There are times we feel that we are giving every ounce of energy we have, and it still isn't enough for some people. We bend over backwards, stay late, make concessions and go above and beyond only to see a snarling customer standing in front of us, demanding that we do more.
It's hard to want to help customers like this. It feels like a bottomless pit, and no matter what we do, we come up short. These, however, are the people that make us better at what we do, and perhaps even better human beings.
When you get that demanding guest who simply can't be pleased remind yourself of QTIP. (Quit Taking it Personally). When people act out it is almost never because of the person on the receiving end. The ones doing it are the problem and would probably behave that way with anyone. Their own miserable behavior is their punishment.
Demanding customers come in all shapes and sizes, but you will find a few common themes. Expecting them and having a plan in mind makes it much easier.

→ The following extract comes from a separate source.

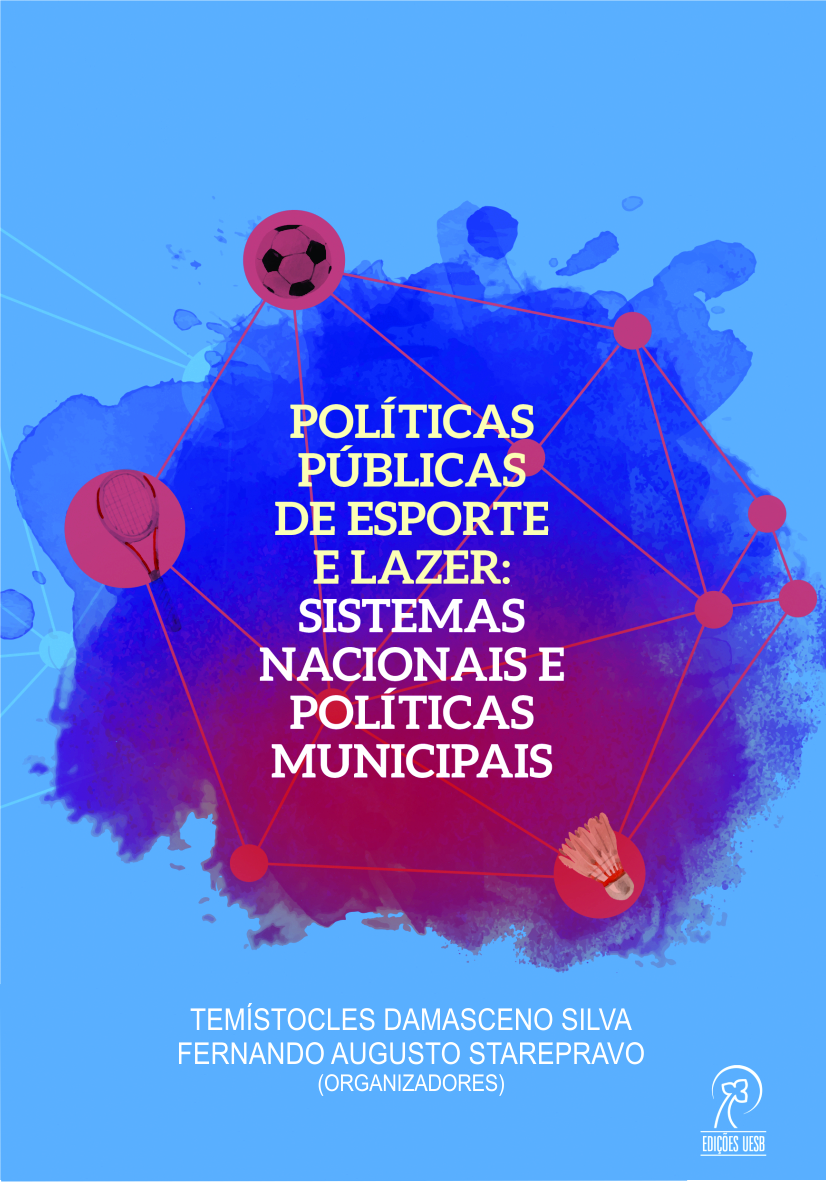 Políticas públicas de esporte e lazer: sistemas nacionais e políticas municipais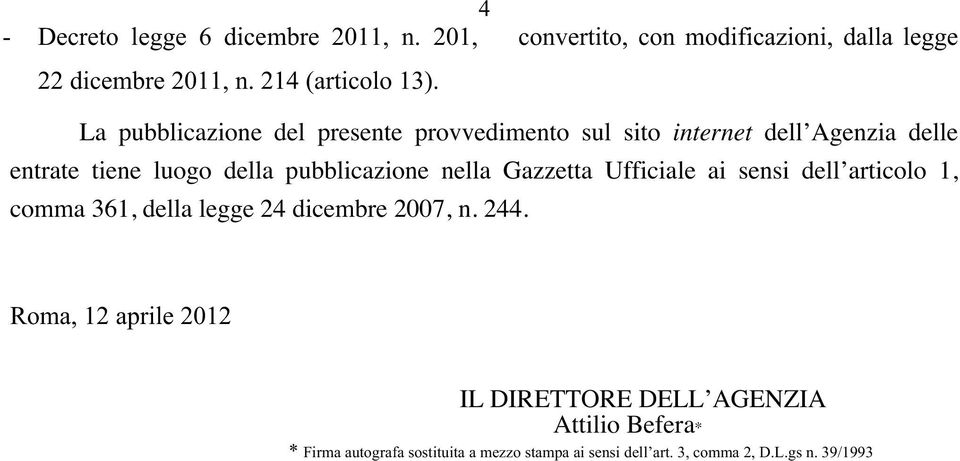 nella Gazzetta Ufficiale ai sensi dell articolo 1 comma 361 della legge 24 dicembre 2007 n. 244.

First, there are the Bulldozers. These are the customers who come into your place of business and pound their chests, acting important and making threats before you have even heard the problem. They try to intimidate in order to get what they want. When dealing with these bulldozers, it is critical that you don't show fear (which is what they are hoping for), but at the same time, you don't respond in kind. Remember two things: Be assertive and give them options. They want to feel powerful, and one of the best ways to do that is to offer choices. For example, if they demand a refund and threaten to write about you on Trip Advisor, you can say something like "That would be very unfortunate sir, as we are here to make our guests happy. I may not be able to give you a full refund, but let's talk about some other options I can give you to make sure we turn this around..."
With Bulldozers, it's useful to get them in private. They like to make a scene, and get attention from others. Once they are off stage, they tend to calm down.

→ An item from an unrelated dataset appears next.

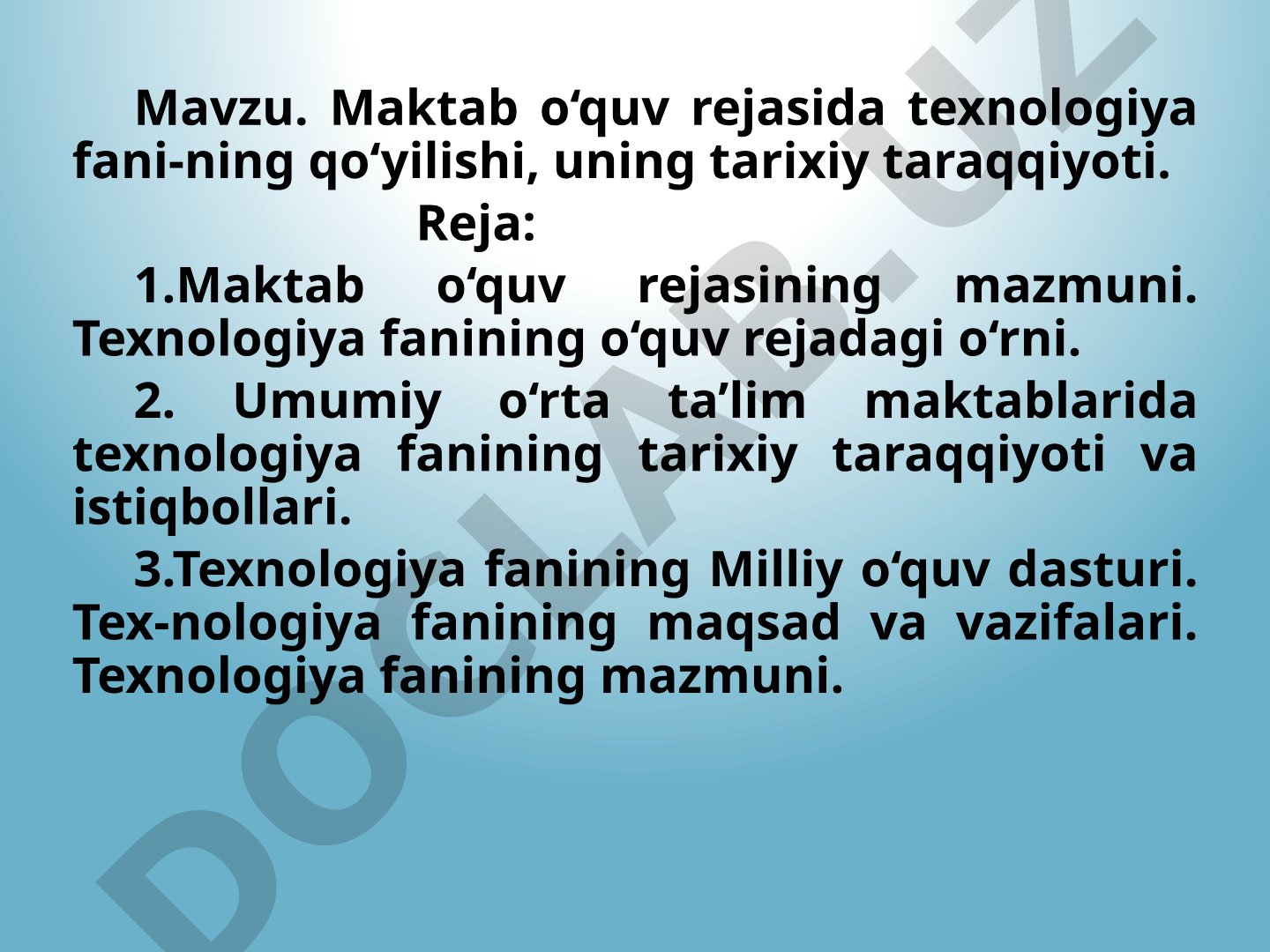Maktab o‘quv rejasida texnologiya fanining qo‘yilishi, uning tarixiy taraqqiyoti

Second are the Woodpeckers. They knock on your door continuously with questions, problems, and needs. You start to wonder if they are worth the money they are spending in your place of business given the time and energy they require you to spend on them. High-maintenance people crave and need attention. Instead of seeing this as a nuisance, consider in an opportunity to build a relationship with your customer. These are the people who can really get to know you (and share that information with their Facebook friends). One of the best things you can do with a woodpecker is to go out of your way to give him attention when he isn't asking for something. Make that call just to see how he feels about your product or service; give him a little extra perk without him having to ask; see if he has questions even before he has a chance to come to you. In other words, feed the need. You will find that once his need is met, he will become your greatest fan.
The last, and perhaps, hardest type of demanding customer are the Manipulators. These are the customers who aren't clear with you about what they want. Instead, they beat around the bush, hint at what they want, and are just plain sneaky. It is hard to address these guests directly because they don't operate that way. People manipulate because they don't believe they can get what they want by asking directly. Ask yourself what they are really trying to get from you, and decide whether or not you can give it them. Are they insinuating that they want a free meal, a discount, a lower rate? If it's possible, do it. Don't withhold just because they are manipulating. You have to ask yourself if you want to be right or happy. If you can't give them what you think they want, put the ball in their court by asking them what you could do instead. They will almost always have an answer.
In this day and age, the customer has more power than ever before. In some ways that is good (as we all are customers at times), yet it may feel unfair. The key is to remember that customers are our allies - they are the reason we have a job and stay in business. The fact they demand a certain type of service keeps us on our toes and makes us grow. The bottom line is that you want to work with them, not against them, and when you do, more often than not, they will soften.